In a recent court filing, FTX founder Sam Bankman-Fried was accused of paying $40 million to Chinese officials to unfreeze crypto accounts.
As the cryptocurrency industry continues to grow and evolve, so do the challenges and controversies surrounding it. One such controversy involves Sam Bankman-Fried (SBF), the founder of FTX, a major cryptocurrency exchange. SBF recently been accused with the corruption of Chinese officials to the tune of 40 million dollars. This scandal has sent shockwaves throughout the industry, raising questions about the ethics and legality of the actions taken by some of its most prominent figures.
FTX CEO Link to Chinese Government Officials
Sam Bankman-Fried, the founder and former CEO of cryptocurrency exchange FTX, also known as “SBF”, is now facing a new 13-count indictment from criminals. American authorities. One of the latest charges against SBF includes a charge of bribing a Chinese government official in a new replacement indictment, according to a filing by U.S. attorney Damian Williams. .
Section 105 of the filing claims that SBF and other associated parties orchestrated the transfer of approximately $40 million in cryptocurrency, which was to benefit one or more Chinese government officials. The complaint alleges that the transfer was made for the purpose of influencing and inducing officials to unblock cryptocurrency accounts at Alameda Research, a subsidiary of FTX. These accounts allegedly held over $1 billion worth of cryptocurrency.
According to the filing, in early 2021, Chinese law enforcement authorities froze some Alameda accounts on two of China’s most expansive crypto exchanges. The FTX founder was aware of the freeze and made various attempts to unfreeze the accounts, including trying to transfer cryptocurrency to deceptive accounts to circumvent China’s freeze orders.

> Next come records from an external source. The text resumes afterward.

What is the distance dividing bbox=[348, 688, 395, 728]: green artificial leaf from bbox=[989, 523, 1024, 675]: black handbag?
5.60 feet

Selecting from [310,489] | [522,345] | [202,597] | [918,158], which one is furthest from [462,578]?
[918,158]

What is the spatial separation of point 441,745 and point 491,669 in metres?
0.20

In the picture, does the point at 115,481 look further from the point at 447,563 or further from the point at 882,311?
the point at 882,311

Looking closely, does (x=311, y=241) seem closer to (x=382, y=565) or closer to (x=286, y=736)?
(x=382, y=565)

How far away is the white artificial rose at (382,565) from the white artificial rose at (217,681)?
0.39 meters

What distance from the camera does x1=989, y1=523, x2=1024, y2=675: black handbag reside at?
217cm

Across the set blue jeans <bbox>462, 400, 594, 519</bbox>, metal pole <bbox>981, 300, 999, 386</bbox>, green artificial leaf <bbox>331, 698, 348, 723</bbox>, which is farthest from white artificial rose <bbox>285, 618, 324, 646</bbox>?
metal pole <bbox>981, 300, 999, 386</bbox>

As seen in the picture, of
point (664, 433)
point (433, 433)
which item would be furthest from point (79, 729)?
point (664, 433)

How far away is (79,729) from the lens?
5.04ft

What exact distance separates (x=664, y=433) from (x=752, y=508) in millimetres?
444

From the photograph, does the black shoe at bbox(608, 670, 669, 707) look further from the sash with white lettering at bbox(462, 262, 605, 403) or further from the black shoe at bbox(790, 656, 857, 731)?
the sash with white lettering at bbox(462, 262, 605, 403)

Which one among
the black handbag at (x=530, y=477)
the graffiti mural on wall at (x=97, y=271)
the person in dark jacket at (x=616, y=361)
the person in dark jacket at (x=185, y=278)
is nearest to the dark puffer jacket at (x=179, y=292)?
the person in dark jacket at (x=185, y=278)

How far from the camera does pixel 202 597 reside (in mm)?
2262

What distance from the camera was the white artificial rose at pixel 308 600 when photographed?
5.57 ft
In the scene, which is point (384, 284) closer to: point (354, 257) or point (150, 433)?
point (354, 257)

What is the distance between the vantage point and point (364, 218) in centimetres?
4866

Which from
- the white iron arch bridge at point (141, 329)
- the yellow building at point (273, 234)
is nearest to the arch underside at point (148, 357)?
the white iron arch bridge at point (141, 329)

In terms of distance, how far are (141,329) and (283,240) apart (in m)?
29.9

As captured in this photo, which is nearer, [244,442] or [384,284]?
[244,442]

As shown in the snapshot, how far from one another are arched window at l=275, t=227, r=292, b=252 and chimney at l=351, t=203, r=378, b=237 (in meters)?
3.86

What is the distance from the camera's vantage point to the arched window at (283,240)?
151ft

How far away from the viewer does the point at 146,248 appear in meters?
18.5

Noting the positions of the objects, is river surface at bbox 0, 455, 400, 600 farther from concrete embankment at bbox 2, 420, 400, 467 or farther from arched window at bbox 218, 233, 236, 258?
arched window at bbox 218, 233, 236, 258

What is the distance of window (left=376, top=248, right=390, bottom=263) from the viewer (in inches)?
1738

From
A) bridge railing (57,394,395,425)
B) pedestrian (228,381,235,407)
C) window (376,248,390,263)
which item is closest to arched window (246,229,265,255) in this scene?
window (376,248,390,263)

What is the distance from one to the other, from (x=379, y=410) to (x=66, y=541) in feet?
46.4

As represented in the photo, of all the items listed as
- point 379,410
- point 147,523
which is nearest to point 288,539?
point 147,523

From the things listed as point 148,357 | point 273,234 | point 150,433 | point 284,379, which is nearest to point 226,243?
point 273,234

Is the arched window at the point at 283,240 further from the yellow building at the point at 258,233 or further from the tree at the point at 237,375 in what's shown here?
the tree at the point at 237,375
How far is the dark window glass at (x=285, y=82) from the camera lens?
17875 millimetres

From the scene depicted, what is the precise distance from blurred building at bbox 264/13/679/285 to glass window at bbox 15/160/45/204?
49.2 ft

Alameda’s trading activity was funded by an unfrozen cryptocurrency
The court filing points out that following several failed attempts to unfreeze the accounts, Samuel Bankman-Fried conferred with others and eventually consented and ordered a multimillion-dollar bribe in the purpose of lifting the freezing of accounts. Subsequently, when the accounts were unblocked under SBF’s direction, Alameda used unblocked cryptocurrency to fund other business activities, according to the US government investigation.
Previously, the former billionaire pleaded not guilty to eight counts related to the fall of FTX. Prosecutors say SBF appropriated billions of dollars in client funds to cover the losses of Alameda Research, its cryptocurrency-focused hedge fund.
In other news, YouTubers who endorsed FTX were hit with a $1 billion class action lawsuit earlier this month. In fact, there are several lawsuits against FTX and its endorsers as investors try to recoup their losses.